WASHINGTON — Saudi Arabia's crown prince and de facto ruler, Mohammad Bin Salman, approved an operation "to capture or kill" Washington Post columnist Jamal Khashoggi, according to a newly declassified U.S. intelligence report released Friday.
U.S. intelligence officials came to that conclusion based on several factors, including the direct involvement of a top Bin Salman adviser in Khashoggi's murder and "the crown prince's support for using violent measures to silence dissidents abroad," the report states.
"Since 2017, the crown prince has had absolute control of the Kingdom's security and intelligence organizations, making it highly unlikely that Saudi officials would have carried out an operation of this nature without the crown prince's authorization," says the four-page document released by the Office of National Intelligence.
Lawmakers said the long-anticipated report demands a forceful U.S. response – including possible penalties for the crown prince, who is known by his initials as MBS.

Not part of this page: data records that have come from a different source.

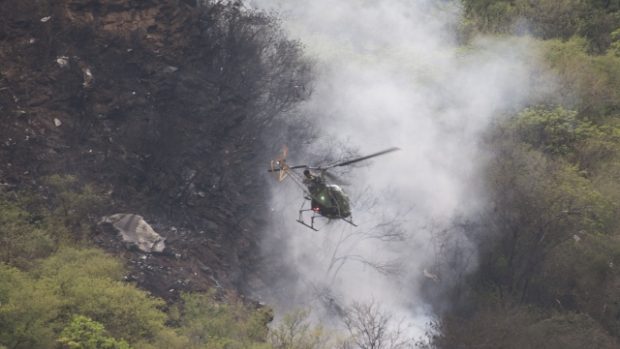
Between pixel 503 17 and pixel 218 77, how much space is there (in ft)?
90.1

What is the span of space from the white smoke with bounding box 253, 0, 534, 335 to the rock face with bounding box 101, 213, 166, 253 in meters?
7.73

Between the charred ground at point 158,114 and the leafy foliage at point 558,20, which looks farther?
the leafy foliage at point 558,20

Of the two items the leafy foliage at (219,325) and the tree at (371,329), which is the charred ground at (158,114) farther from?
the tree at (371,329)

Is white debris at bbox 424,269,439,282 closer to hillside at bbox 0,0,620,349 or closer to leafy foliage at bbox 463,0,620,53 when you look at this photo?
hillside at bbox 0,0,620,349

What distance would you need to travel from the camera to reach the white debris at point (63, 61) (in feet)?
116

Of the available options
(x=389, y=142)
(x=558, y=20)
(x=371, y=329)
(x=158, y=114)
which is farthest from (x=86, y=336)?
(x=558, y=20)

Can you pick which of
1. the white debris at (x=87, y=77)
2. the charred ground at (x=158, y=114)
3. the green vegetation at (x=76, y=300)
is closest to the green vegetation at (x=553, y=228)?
the green vegetation at (x=76, y=300)

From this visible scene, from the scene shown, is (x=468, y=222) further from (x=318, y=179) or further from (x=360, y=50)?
(x=318, y=179)

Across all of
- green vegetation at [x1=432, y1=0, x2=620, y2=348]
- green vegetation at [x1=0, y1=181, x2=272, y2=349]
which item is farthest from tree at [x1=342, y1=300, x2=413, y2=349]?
green vegetation at [x1=0, y1=181, x2=272, y2=349]

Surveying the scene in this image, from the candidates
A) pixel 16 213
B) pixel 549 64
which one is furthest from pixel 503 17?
pixel 16 213

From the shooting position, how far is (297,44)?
43.4 m

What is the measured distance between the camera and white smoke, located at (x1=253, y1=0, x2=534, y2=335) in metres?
40.1

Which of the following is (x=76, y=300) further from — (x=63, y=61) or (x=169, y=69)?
(x=169, y=69)

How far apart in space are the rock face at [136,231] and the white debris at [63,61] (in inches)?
367
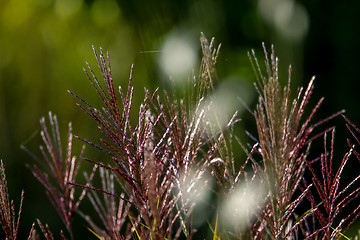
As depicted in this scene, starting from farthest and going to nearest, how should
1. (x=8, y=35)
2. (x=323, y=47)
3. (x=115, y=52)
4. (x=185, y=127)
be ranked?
(x=8, y=35) < (x=323, y=47) < (x=115, y=52) < (x=185, y=127)

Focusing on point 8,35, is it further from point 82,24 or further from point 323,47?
point 323,47

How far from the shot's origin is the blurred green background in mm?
3301

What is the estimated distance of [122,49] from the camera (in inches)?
128

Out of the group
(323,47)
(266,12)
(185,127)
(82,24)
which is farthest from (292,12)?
(185,127)

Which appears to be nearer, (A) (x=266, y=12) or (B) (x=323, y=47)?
(A) (x=266, y=12)

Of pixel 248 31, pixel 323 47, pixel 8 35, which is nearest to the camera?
pixel 248 31

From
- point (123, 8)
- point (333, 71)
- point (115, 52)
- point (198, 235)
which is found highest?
point (123, 8)

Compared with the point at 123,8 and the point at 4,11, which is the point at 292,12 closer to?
the point at 123,8

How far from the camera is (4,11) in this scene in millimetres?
4039

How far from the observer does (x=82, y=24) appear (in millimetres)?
3670

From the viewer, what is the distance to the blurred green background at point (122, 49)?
130 inches

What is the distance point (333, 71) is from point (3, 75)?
97.9 inches

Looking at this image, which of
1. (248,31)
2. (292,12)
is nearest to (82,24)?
(248,31)

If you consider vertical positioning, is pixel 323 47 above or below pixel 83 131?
above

“The highest levels of the Saudi government, including Crown Prince Mohammed bin Salman, are culpable in the murder of journalist and American resident Jamal Khashoggi," said Rep. Adam Schiff, D-Calif., the chairman of the House Intelligence Committee.
"The Biden Administration will need to follow this attribution of responsibility with serious repercussions against all of the responsible parties it has identified, and also reassess our relationship with Saudi Arabia," Schiff said.
But the Biden administration quickly signaled it would not take action directly against the crown prince.
The State Department said it would use a "Khashoggi ban" to impose visa restrictions "on those who engage in extraterritorial attacks on journalists or activists."
Secretary of State Antony Blinken said the new visa restriction policy would apply to 76 Saudi individuals believed to have been engaged in threatening dissidents overseas, including but not limited to the Khashoggi killing.
The Treasury Department also announced sanctions against Ahmed al-Assiri, a high-ranking Saudi military official who was fired from his position after Khashoggi's murder.
But the crown prince was not targeted in Friday's actions – a decision Blinken defended as part of a strategy to preserve a pivotal U.S. alliance.
"The relationship with Saudi Arabia is bigger than any one individual," Blinken told reporters at a news conference Friday. He said America's alliance with Saudi Arabia remains important and reiterated U.S. support for the kingdom's ability to defend itself.
"And so what we've done by the actions that we've taken is really not to rupture the relationship but to recalibrate it," Blinken said.
He argued the release of the intelligence report was in itself a significant step, shining a "bright light" on Khashoggi's murder. And he said the Biden administration was conducting an ongoing review of weapons sales to ensure the U.S. stopped shipping offensive arms to the kingdom.
Blinken's remarks are likely to anger and disappoint lawmakers and human rights advocates.
A human rights group founded by Khashoggi called on President Joe Biden to slap steep penalties on Bin Salman.
“The Biden administration and other international governments should hold MBS accountable for Khashoggi’s murder by imposing on him the full range of sanctions, including asset freezes,” the group, Democracy for the Arab World Now, said in a statement Friday. “The Federal Bureau of Investigation also should open a criminal investigation into the murder of a U.S. resident, as they have of other Americans executed abroad.”
Lawmakers have applauded Biden's initial steps, but they want a more sweeping overhaul of the U.S-Saudi alliance and direct action confronting Saudi Arabia over its human rights record.
“Today the United States government finally acknowledged what the rest of the world has already known: Saudi Crown Prince Mohamed bin Salman personally approved the operation in which Saudi assassins brutally kidnapped, dismembered, and murdered journalist and American resident Jamal Khashoggi," Sen. Bob Menendez, the chairman of the Senate Foreign Relations Committee, said Friday.
"I am hopeful it is only a first step and that the administration plans to take concrete measures holding Crown Prince Mohammed bin Salman personally responsible for his role in this heinous crime," Menendez said.
The intelligence report was released one day after Biden spoke by phone with Saudi King Salman, billed as a routine conversation between heads of state as Biden begins his presidency. A White House summary of the conversation made no mention of the Khashoggi killing and instead said the men had discussed the countries’ longstanding partnership.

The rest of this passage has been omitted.